Plan Amendment Did Not Eliminate A Vested Benefit In Violation Of ERISA
WETZLER v. ILLINOIS CPA SOCIETY & FOUNDATION RETIREMENT INCOME PLAN (November 10, 2009)
Thomas Wetzler worked for the Illinois CPA Society for twenty-two years. Throughout his employment, he participated in the Society's Retirement Income Plan (the "Plan"). When he retired, he qualified as a highly-compensated employee ("HCE") under the plan. Wetzler was only the second HCE to retire under the Plan. Although the first was allowed to take a lump-sum payout of Plan benefits, the Plan later determined that the distribution was in error and violated federal regulations. The Plan was amended to require security when an HCE elects a lump-some distribution. When the Plan refused to allow Wetzler to take a lump-sum distribution, he filed suit under ERISA. He alleged that the amendment violated the Act by eliminating a benefit which had been previously available. The district court granted summary judgment to the Plan. Wetzler appeals.
In their opinion, Circuit Judges Manion and Kanne and District Judge Kendall affirmed. The Court first concluded that the lower court applied the correct standard of review. Because the Plan gives its administrator discretion to construe its terms, the court's review of the administrator's decision is under an arbitrary and capricious standard.

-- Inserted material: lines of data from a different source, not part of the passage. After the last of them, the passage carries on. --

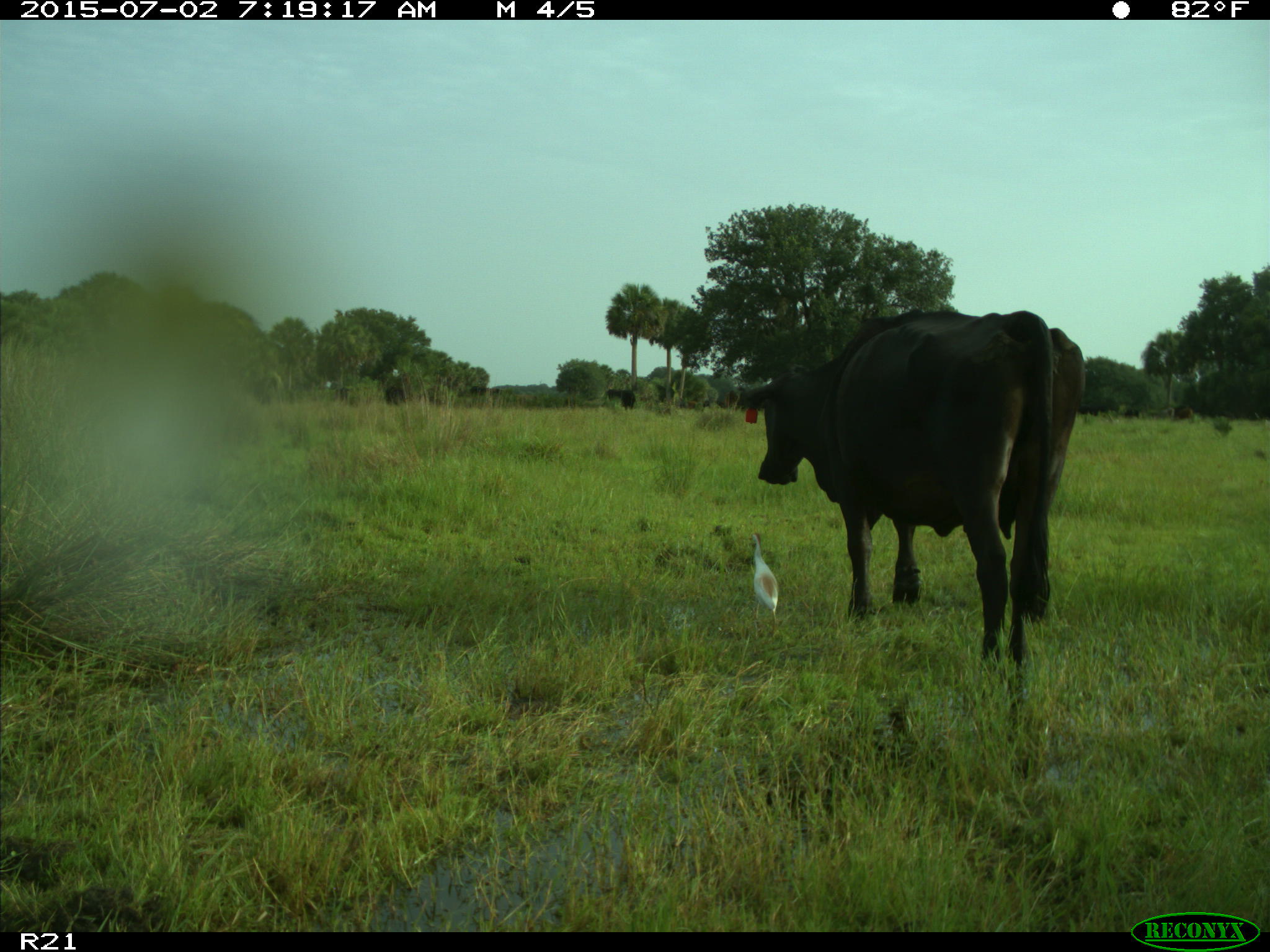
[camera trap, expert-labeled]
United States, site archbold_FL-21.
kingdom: Animalia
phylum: Chordata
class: Mammalia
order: Artiodactyla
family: Bovidae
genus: Bos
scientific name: Bos taurus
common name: domestic cow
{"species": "Bos taurus (domestic cow)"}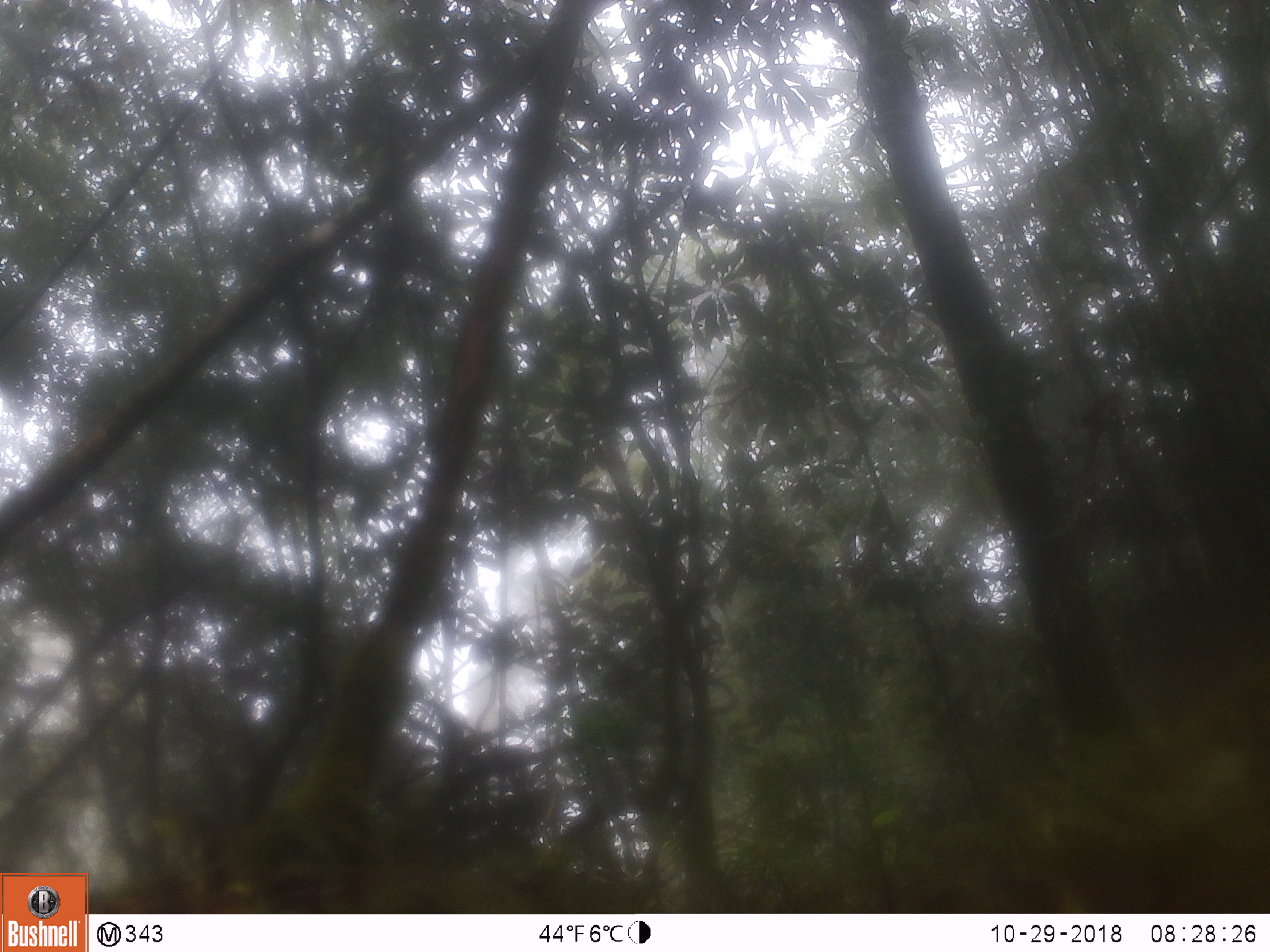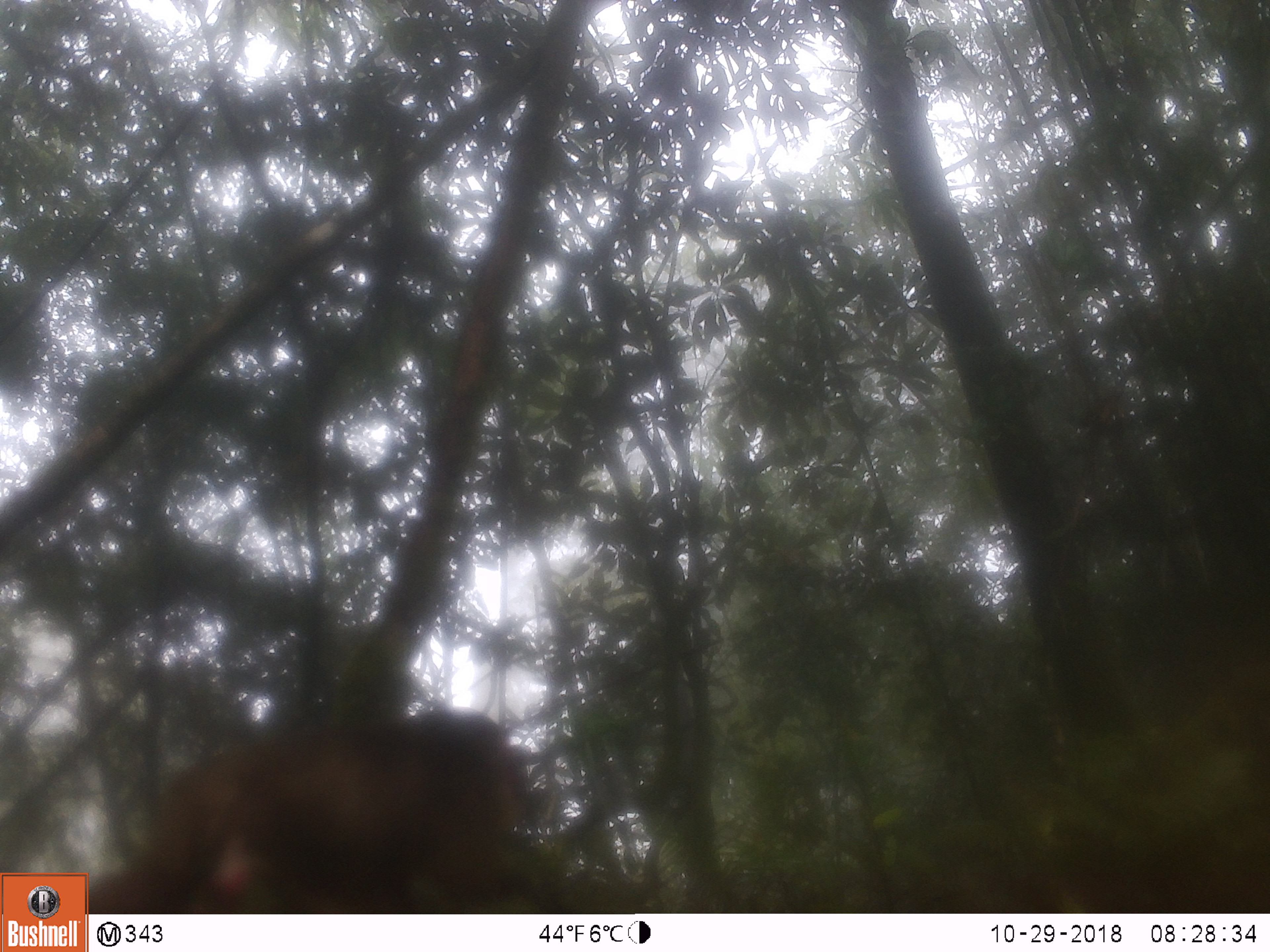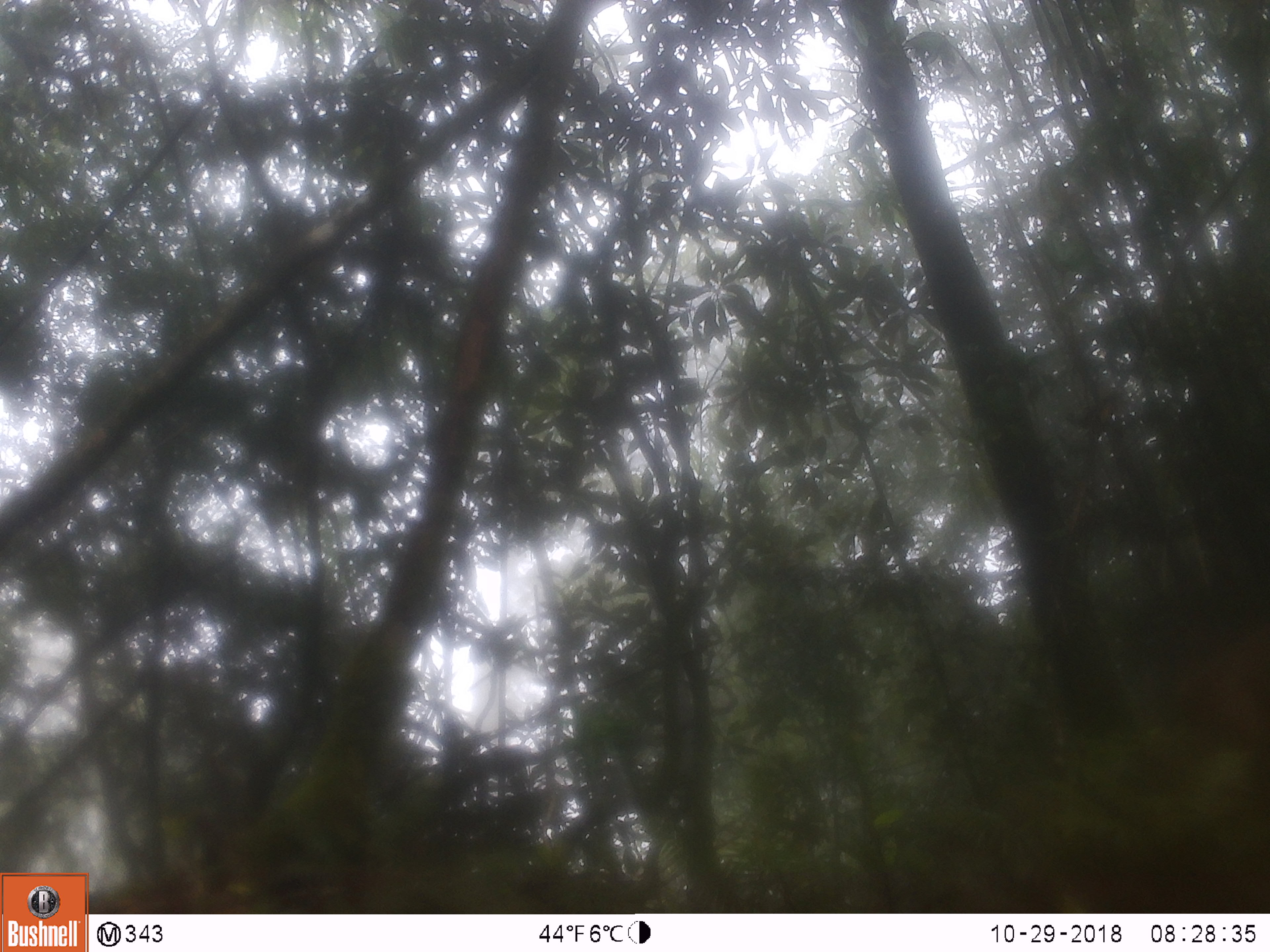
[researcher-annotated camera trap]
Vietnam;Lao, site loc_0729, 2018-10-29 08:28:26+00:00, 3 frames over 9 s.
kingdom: Animalia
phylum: Chordata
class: Mammalia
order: Primates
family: Cercopithecidae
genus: Macaca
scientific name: Macaca arctoides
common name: stump-tailed macaque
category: stump tailed macaque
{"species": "stump tailed macaque (stump-tailed macaque) (Macaca arctoides)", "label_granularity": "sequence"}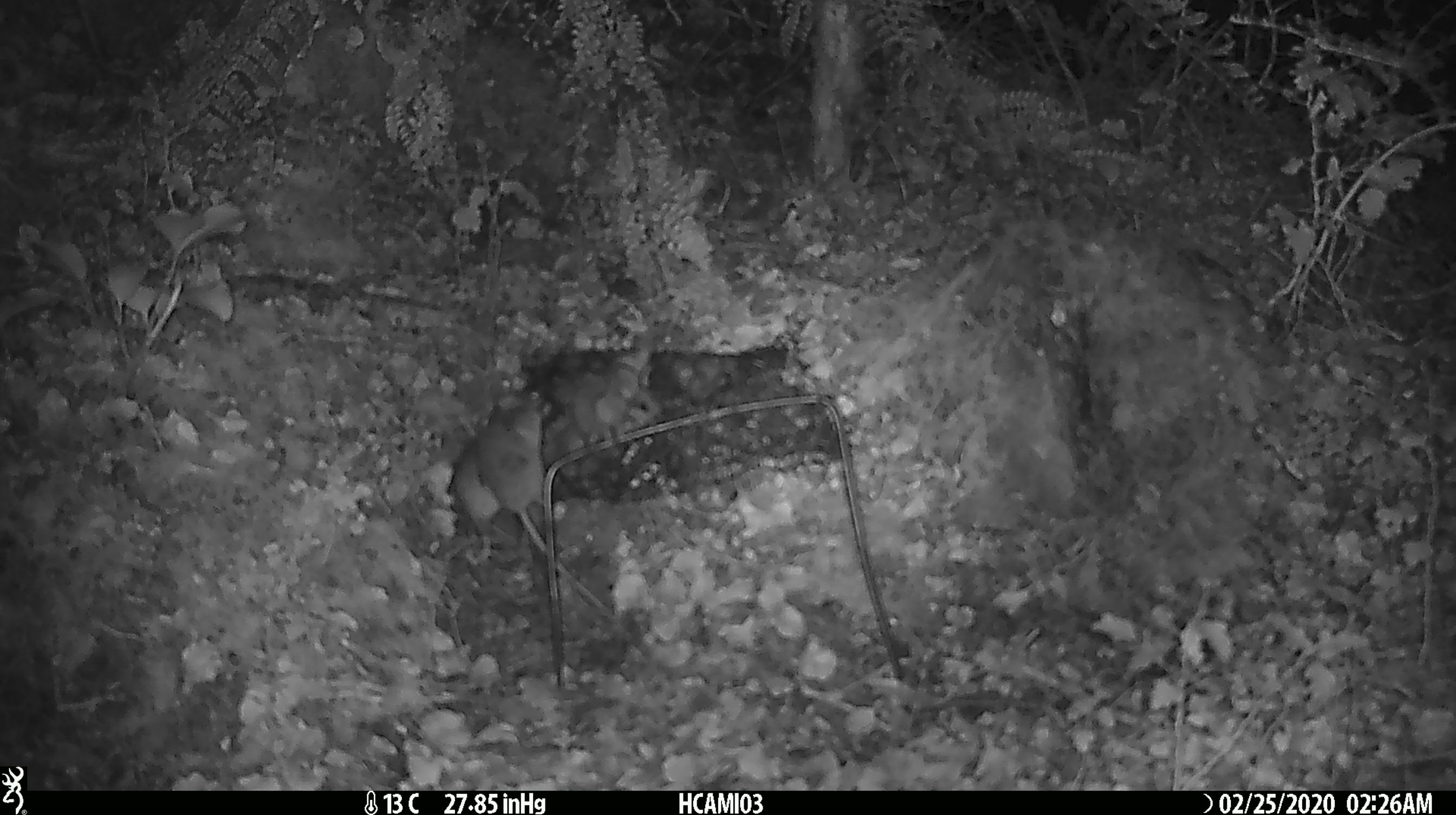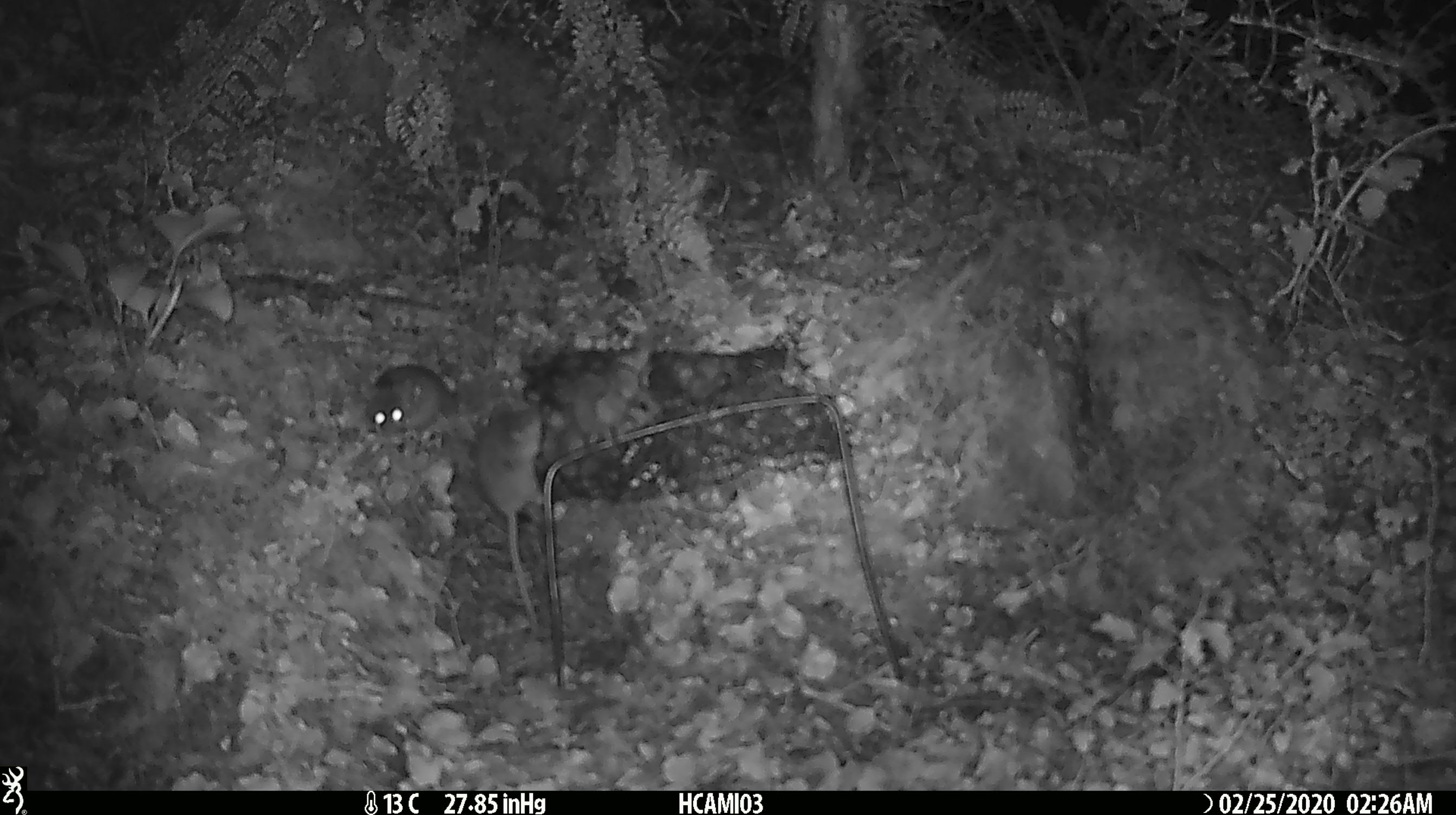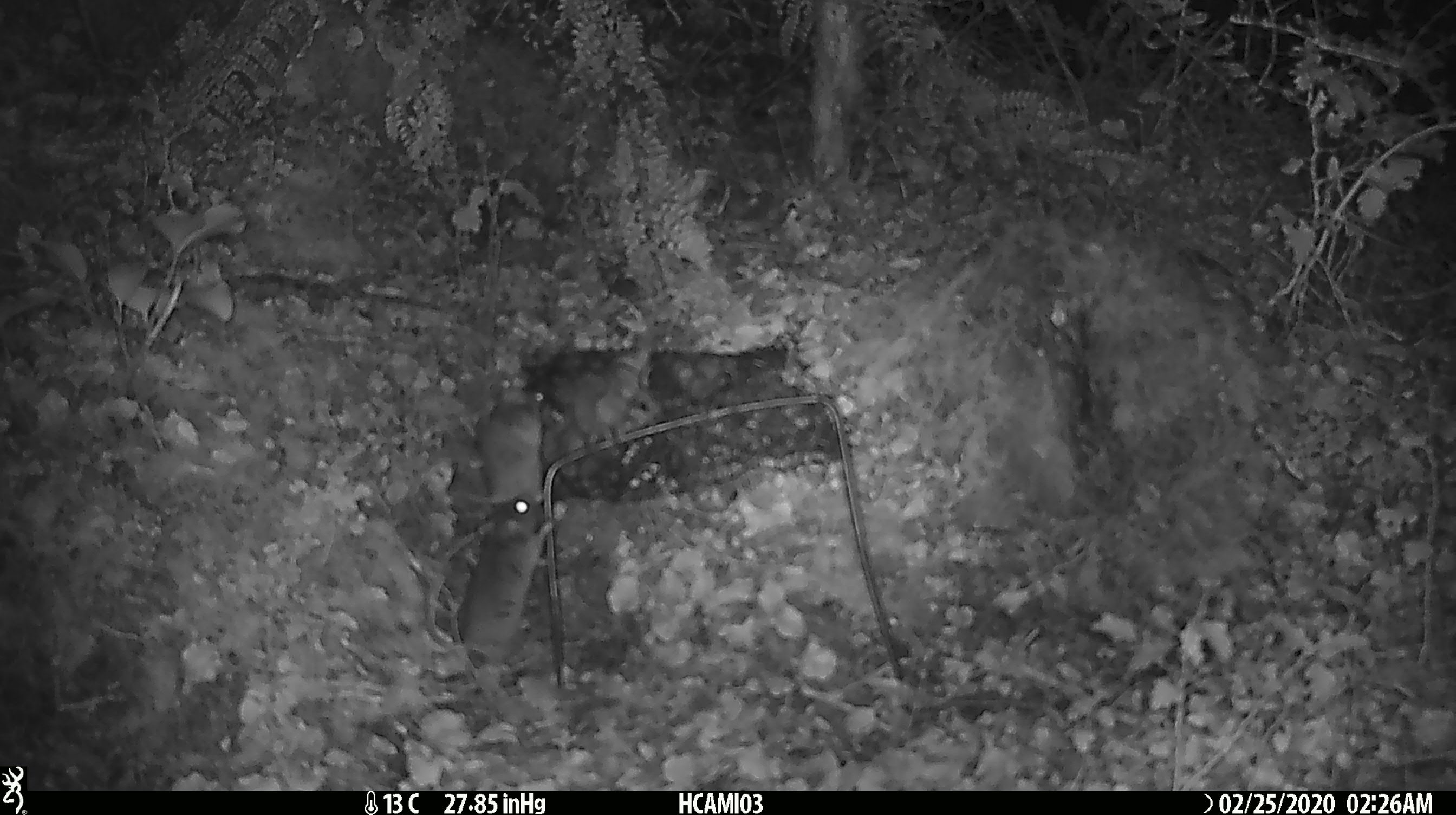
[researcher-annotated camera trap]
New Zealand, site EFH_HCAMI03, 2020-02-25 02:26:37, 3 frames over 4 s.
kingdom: Animalia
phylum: Chordata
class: Mammalia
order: Rodentia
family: Muridae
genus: Mus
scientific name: Mus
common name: mouse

Next, the Court addressed the merits of the argument that the Plan amendment violated ERISA. The Court concluded that HCEs never had the option of a lump-sum payment. The amendment was simply the Plan's way of correcting the earlier, erroneous distribution. The amendment, therefore, did not violate ERISA. Finally, the Court upheld the administrator's decision to deny the distribution to Wetzler. The fact that the distribution would have been in violation of the Internal Revenue Code gave the administrator a reasonable basis for denial.